Final answer:
To compare the monthly payments and total interest of two car loans, we use the amortizing loan formula with the terms and interest rates provided. Loan A has a higher monthly payment and lower total interest due to its shorter term and lower interest rate. Loan B has a lower monthly payment but higher total interest because of its longer term and higher interest rate.
Step-by-step explanation:
To determine the monthly payments and total interest for each loan option, we can use the formula for calculating the monthly payment for an amortizing loan: M = P [i(1 + i)^n] / [(1 + i)^n - 1], where M is the monthly payment, P is the principal amount, i is the monthly interest rate, and n is the number of payments.
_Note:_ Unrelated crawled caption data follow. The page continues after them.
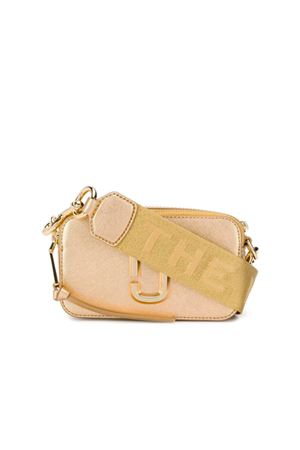 The Snapshot bag MARC JACOBS | 31 | M0015323710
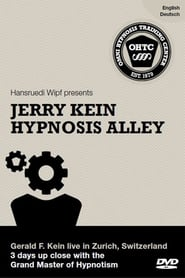 Jerry Kein Hypnosis Alley (2015)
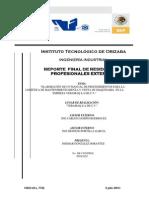 ELABORACIÓN DE UN MANUAL DE logistica _1_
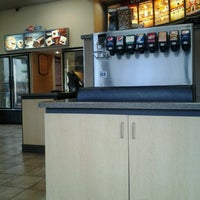 Photo taken at Dairy Queen by Don P. on 8/24/2012
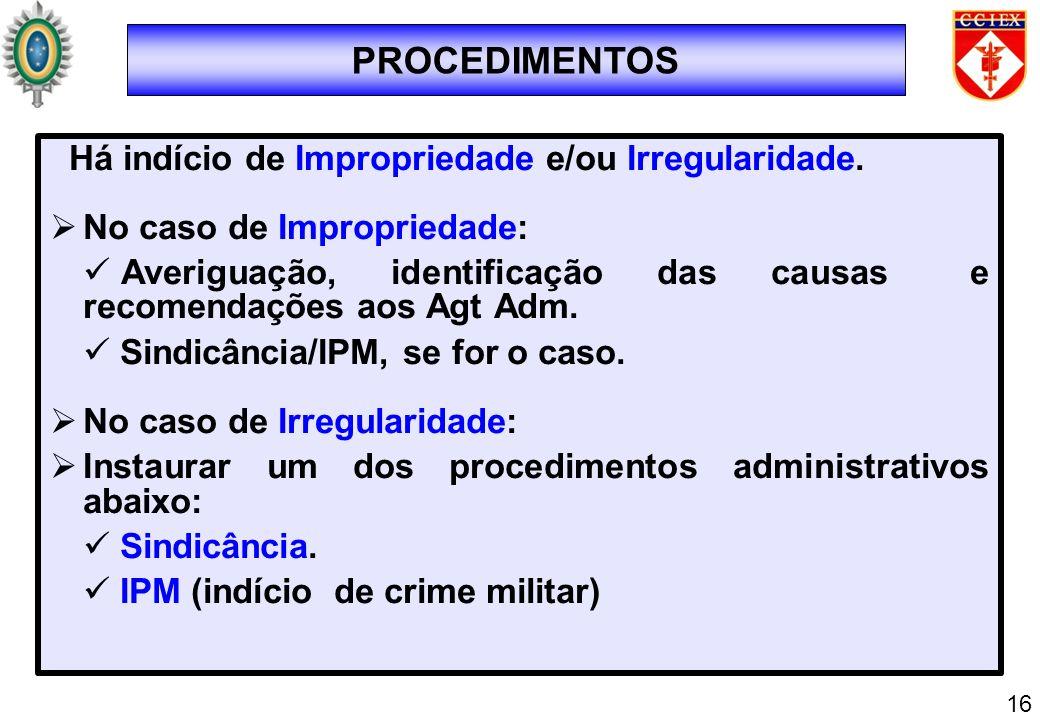 Há indício de Impropriedade e/ou Irregularidade. No caso de Impropriedade: Averiguação, identificação das causas e recomendações aos Agt Adm. Sindicân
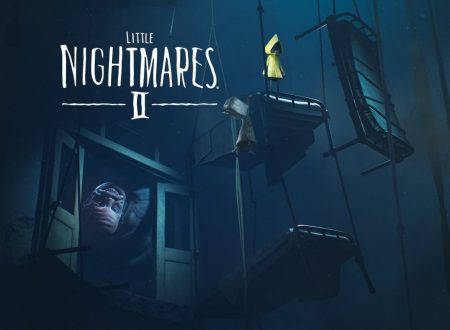 Little Nightmares II: pubblicati due nuovi video commercial giapponesi
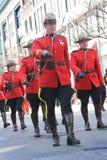 St.Patrick Tag in Montreal. Stockfoto
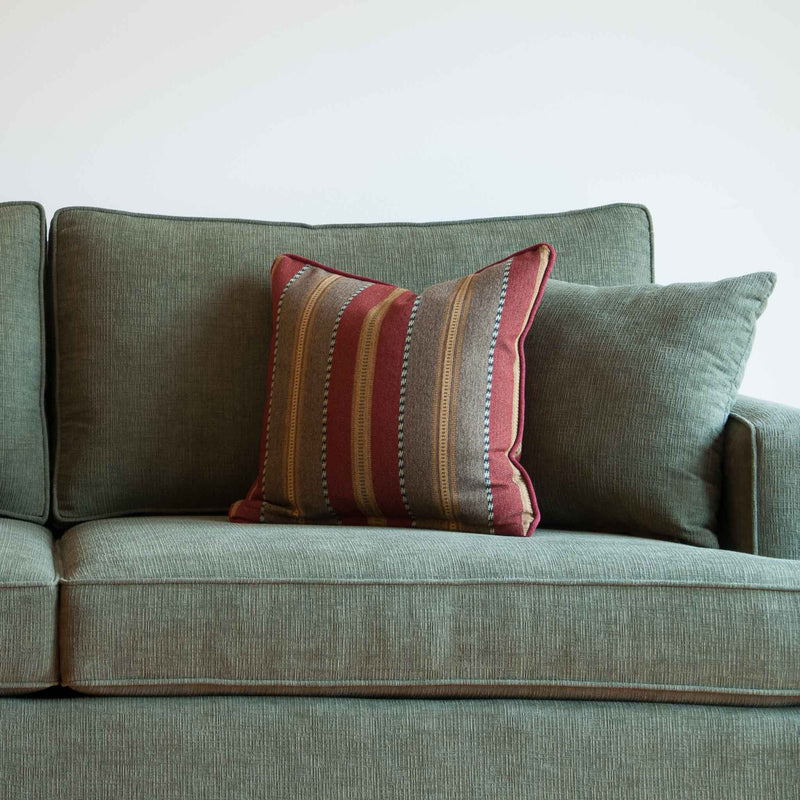 Davenport sofa in olive, closeup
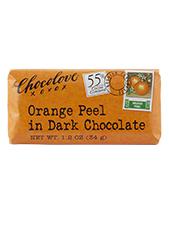 Dark Chocolate Orange Mini Bar
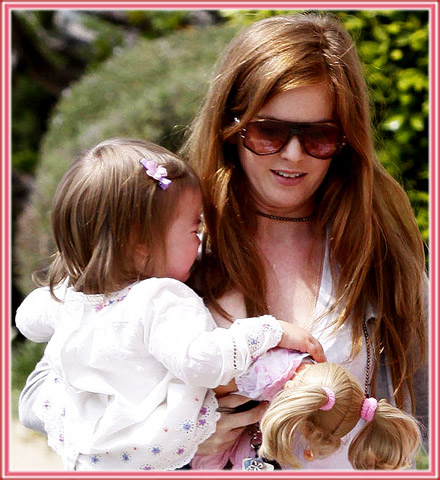 islafisher_ll_butterfly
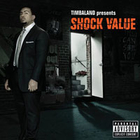 Shock Value (Deluxe Edition)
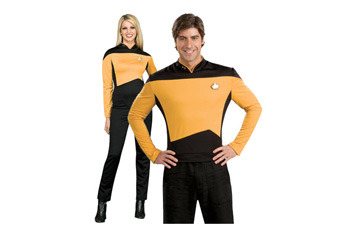 Star Trek Operations Couple, $80, Fancydress.com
Loan A: three-year loan (36 months) at a 5.9% annual interest rate.
To find the monthly interest rate, we divide the annual rate by 12.
i = 5.9% / 12 = 0.004917
Using the formula, we can calculate the monthly payment and then the total interest paid over the life of the loan.
Loan B: five-year loan (60 months) at a 7.2% annual interest rate. Similarly, we calculate the monthly interest rate and use the formula to find the monthly payment and total interest.
Comparing the monthly payments and total interest of the two loans will show that Loan A, with a higher monthly payment, results in lower total interest, while Loan B, with a lower monthly payment, results in higher total interest over the life of the loan. This is generally due to the difference in loan terms and interest rates.